Seçilen metinde "Feryadım siyasi değil, İNSANİ" ifadesinden "unutmamak gerek !" ifadesine kadar uzanan bölümü, "Katar" yerine "Mısır" koyarak değiştirip yeniden yazar mısınız?

• _Seçilen metin_:
--------

Feryadım siyasi değil, İNSANİ Ankaranın UYGURLARI
Suriye…
Irak…
Katar…
Libya…
Afganistan…
Bu ülkeler, Ankara’nın dış politikasında; insani, tarihi, politik ya da askeri nedenlerle VAR olanlar…
Filistin’i de unutmamak gerek !
Ocak 2009…
İsviçre’de, Davos kentindeyiz…
Dünya Ekonomik Forumu’nda…
“Gazze ve Ortadoğu’da Barış Modeli” konulu panelde…
Panelde yan yana oturanlar; dönemin Başbakanı Recep Tayyip Erdoğan, İsrail Cumhurbaşkanı Şimon Peres, Birleşmiş Milletler Genel Sekreteri Banki – Moon ve Arap Birliği Genel Sekreteri Amr Musa…
Peres için konuşan Erdoğan, çok sert…
Gündem; Hamas, esir askerler, şiddet, baskı…
“Sesin çok yüksek çıkıyor... Bu, suçluluk psikolojisi. Siz, öldürmeyi iyi bilirsiniz... Filistin’e giren tankların üzerine çıkıp da kendimi mutlu hissediyorum diyen bir başbakanınız var!”

--------

• _Veri kesiti_:
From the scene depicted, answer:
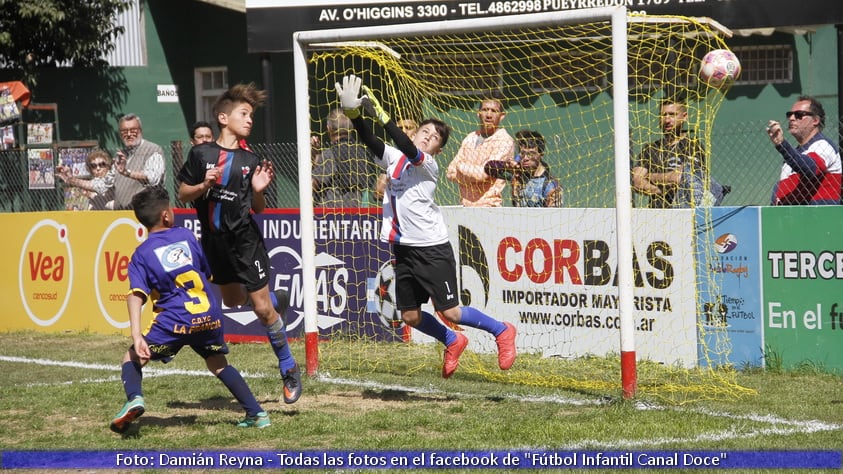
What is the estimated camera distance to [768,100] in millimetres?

--------

• _Aşağıdaki çıktı_:
Feryadım siyasi değil, İNSANİ Ankaranın UYGURLARI
Suriye…
Irak…
Mısır…
Libya…
Afganistan…
Bu ülkeler, Ankara’nın dış politikasında; insani, tarihi, politik ya da askeri nedenlerle VAR olanlar…
Filistin’i de unutmamak gerek !